EXERCISE PROMPT – Repeat word for word the part of the horse meat in Sweden text that starts with "Horse Meat in" and goes on through "huge tree groaning.".

READING TEXT –
▽

Horse Meat in Sweden. Its Troubled Past.

Feb, 2019

Dead horses hang from a giant tree. Blood drips from their lacerated flesh. Below, hooded figures tend to cauldrons, the air putrid from boiling meat. Did I dream it? Or did I hear about it as a child in Sweden? Perhaps I read about it in the family encyclopedia, those ponderous volumes that were my gateway to the world. Or was I too young to read and only saw an illustration? For all my searching, I cannot find it now. Still, I do remember, men and women cloaked in gray, blood splattered on autumn leaves, the huge tree groaning.

Adam of Bremen, a monk who traveled to Sweden in the 11thcentury, heard about it too. He wrote about a sacred grove outside Uppsala, not far from what is now Stockholm. Every nine years people from all the provinces would arrive to attend a great sacrificial feast. One of his informants, a heathen turned Christian, claimed to have seen no less than seventy-two corpses hanging in a grove, horses and other animals too, “among them corpses of men.” The celebrants had been eating and drinking, the songs “so many and disgusting that it is best to pass them over in silence.” Of course, Adam was a monk. Unlike the Vikings, he saw the profane and the sacred as opposites, not aspects of the same.

As Sweden converted to Christianity, the Vatican banned the consumption of horse meat, linking it more closely to pagan worship than that of other animals. Through the centuries the taboo gained in strength, even though its alleged origin became increasingly obscure. The very act of killing a horse was shameful in itself, carried out by rackare, a shunned breed of men, who also assisted in human executions, quartering and disemboweling the condemned.

As for how the rackare treated horses, I can only hope that the killing itself was swift. Little went to waste. Shoes were ripped off and sold to farriers, hooves boiled for glue. Hacked close to the root, tails and manes reappeared in upholstery, paint brushes, and the bows of musical instruments. But the meat itself remained tainted, fit only for prisoners and dogs. That is, if the horse was lucky enough to be killed at all. Several methods existed to make an old horse look young, such as stuffing its anus with tobacco, or filling the hollows of its teeth with tar, likely to dupe the most experienced trader. Was the old gelding lame? Make him limp on the other leg too, and no one would know.

Then, in 1784, at a manor house not far from Uppsala, Baron Adam Germund Cederhielm slaughtered his own horse. Assisting him were 18 of his farmers, dour men in coarse, dark wool. At least some of them had been promised tax relief for their services that day. Crops had failed, beggars wandered the road. Nödbröd was common fare, bread baked on chaff and bark, even mosses. For some time Cederhielm had written letters to people of influence, in both the countryside and Stockholm, advocating horse meat as a healthy and flavorful food. The response had been cautious, privately positive but rarely public. Aside from the 18 farmers, close to 400 people, all of them living and working on the estate, attended the slaughter. Cederhielm was known to take care of his own. A philanthropist of note, he preferred to stay at his manor house, unlike his brother, who was drawn to Stockholm, where his vitriolic wit, as exercised in his polemic journalism, led to his exclusion from the House of Nobility, a disgraceful conclusion to his political career.

△

DATASET RECORDS –

▽

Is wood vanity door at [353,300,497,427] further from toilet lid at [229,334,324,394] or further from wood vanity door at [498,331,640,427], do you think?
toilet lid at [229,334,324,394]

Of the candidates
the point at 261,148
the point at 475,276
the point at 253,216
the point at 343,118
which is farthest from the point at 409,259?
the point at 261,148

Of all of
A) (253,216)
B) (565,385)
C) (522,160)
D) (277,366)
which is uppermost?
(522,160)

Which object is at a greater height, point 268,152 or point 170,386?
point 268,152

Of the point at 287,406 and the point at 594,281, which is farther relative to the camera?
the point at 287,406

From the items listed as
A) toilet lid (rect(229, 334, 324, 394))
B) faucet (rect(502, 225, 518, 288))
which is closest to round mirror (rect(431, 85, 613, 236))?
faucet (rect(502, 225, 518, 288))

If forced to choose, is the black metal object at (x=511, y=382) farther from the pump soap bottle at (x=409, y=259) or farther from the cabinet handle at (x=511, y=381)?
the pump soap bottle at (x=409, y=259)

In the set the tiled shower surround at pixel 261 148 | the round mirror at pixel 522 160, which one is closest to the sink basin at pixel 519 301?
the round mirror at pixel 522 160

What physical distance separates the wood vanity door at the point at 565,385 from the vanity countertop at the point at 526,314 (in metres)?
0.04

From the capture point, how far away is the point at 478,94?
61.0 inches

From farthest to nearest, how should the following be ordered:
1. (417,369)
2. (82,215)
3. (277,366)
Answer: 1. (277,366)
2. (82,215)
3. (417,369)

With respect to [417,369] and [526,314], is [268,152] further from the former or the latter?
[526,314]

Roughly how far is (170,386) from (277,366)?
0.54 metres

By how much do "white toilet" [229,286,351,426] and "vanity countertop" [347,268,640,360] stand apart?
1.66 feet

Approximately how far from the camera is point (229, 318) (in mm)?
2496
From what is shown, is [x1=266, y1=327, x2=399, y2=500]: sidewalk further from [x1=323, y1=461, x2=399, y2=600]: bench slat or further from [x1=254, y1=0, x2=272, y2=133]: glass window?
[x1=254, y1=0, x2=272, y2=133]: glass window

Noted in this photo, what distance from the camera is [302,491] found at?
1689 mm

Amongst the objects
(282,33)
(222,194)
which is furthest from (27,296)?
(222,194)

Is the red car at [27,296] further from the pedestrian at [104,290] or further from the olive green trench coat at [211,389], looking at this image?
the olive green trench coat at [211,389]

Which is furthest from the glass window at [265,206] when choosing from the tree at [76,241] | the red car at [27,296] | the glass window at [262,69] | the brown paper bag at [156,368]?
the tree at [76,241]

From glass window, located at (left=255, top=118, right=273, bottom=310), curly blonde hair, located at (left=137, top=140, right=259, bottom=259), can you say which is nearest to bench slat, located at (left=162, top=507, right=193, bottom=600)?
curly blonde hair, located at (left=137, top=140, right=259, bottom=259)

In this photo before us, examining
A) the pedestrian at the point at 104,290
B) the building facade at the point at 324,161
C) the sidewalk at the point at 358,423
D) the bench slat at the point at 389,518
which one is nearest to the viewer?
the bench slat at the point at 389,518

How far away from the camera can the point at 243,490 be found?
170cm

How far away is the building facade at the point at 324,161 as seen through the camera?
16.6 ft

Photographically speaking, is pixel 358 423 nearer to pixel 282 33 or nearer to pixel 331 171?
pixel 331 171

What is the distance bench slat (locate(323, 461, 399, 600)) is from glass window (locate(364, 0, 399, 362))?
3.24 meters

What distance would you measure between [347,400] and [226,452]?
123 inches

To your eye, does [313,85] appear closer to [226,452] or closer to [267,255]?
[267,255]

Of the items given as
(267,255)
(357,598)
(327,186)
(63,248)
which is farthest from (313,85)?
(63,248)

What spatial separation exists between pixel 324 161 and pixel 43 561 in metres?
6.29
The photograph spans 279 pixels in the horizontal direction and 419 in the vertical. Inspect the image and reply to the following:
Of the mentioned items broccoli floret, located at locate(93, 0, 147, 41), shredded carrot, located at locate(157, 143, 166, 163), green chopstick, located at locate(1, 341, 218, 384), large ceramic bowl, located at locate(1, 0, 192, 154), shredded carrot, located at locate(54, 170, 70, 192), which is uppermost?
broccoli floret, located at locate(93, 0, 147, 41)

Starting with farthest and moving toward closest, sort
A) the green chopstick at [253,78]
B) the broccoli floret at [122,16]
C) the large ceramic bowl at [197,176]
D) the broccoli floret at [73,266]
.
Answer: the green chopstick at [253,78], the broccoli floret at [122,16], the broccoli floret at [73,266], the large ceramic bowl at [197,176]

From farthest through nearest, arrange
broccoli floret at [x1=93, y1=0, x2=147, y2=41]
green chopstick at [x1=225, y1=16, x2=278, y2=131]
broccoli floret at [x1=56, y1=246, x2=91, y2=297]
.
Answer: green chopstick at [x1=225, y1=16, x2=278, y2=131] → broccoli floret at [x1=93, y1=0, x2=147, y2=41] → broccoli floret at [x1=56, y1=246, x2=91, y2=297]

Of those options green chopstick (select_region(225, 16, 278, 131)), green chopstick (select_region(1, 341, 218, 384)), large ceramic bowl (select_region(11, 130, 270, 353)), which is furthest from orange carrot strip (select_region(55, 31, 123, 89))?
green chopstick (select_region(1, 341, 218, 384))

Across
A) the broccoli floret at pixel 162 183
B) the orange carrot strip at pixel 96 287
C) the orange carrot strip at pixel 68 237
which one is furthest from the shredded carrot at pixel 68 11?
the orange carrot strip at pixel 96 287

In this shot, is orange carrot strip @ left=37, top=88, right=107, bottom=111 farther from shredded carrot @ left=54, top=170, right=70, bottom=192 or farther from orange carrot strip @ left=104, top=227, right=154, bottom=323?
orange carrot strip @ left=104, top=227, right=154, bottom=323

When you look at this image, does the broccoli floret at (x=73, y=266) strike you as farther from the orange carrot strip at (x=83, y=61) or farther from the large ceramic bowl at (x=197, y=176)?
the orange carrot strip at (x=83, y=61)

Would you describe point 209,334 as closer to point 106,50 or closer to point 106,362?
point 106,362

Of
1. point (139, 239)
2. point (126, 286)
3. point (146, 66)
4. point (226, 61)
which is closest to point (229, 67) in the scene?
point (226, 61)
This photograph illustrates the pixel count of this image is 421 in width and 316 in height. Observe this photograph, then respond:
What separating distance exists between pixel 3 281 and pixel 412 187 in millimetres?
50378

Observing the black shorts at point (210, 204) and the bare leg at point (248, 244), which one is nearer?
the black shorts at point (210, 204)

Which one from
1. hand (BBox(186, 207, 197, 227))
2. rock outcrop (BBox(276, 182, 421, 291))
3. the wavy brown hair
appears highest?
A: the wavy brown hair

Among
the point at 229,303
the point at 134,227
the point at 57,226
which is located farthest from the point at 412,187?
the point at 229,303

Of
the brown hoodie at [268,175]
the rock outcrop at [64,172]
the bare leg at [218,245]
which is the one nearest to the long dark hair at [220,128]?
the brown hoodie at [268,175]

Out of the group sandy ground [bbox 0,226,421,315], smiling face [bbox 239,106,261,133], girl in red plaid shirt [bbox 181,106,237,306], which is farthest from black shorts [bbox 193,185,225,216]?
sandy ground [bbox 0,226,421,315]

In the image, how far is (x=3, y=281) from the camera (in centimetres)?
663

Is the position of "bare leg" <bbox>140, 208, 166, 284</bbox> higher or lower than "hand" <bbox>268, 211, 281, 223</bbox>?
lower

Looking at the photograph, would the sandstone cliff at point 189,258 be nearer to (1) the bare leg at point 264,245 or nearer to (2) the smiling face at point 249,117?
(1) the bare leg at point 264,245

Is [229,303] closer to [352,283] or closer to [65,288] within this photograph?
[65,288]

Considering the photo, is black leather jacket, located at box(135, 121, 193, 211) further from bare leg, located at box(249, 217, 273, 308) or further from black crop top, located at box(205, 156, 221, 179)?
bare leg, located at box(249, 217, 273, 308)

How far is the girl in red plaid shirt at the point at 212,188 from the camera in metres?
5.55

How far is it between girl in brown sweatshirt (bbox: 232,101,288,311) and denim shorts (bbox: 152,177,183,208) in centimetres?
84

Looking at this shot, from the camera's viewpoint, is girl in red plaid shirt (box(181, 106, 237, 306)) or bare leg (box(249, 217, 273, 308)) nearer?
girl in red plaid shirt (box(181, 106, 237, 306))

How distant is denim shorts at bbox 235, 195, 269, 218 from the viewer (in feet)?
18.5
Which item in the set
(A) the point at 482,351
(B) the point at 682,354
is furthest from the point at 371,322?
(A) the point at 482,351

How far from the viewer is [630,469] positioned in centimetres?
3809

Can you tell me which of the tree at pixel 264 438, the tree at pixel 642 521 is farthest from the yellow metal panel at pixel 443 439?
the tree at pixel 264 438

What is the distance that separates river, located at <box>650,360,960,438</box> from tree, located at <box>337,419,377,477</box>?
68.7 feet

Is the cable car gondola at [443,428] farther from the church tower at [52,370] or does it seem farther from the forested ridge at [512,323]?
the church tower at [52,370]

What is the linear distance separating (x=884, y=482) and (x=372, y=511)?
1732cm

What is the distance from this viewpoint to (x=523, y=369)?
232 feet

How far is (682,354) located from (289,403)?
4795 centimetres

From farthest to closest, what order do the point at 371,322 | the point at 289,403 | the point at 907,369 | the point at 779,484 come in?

△

WRITTEN RESPONSE –
Horse Meat in Sweden. Its Troubled Past.

Feb, 2019

Dead horses hang from a giant tree. Blood drips from their lacerated flesh. Below, hooded figures tend to cauldrons, the air putrid from boiling meat. Did I dream it? Or did I hear about it as a child in Sweden? Perhaps I read about it in the family encyclopedia, those ponderous volumes that were my gateway to the world. Or was I too young to read and only saw an illustration? For all my searching, I cannot find it now. Still, I do remember, men and women cloaked in gray, blood splattered on autumn leaves, the huge tree groaning.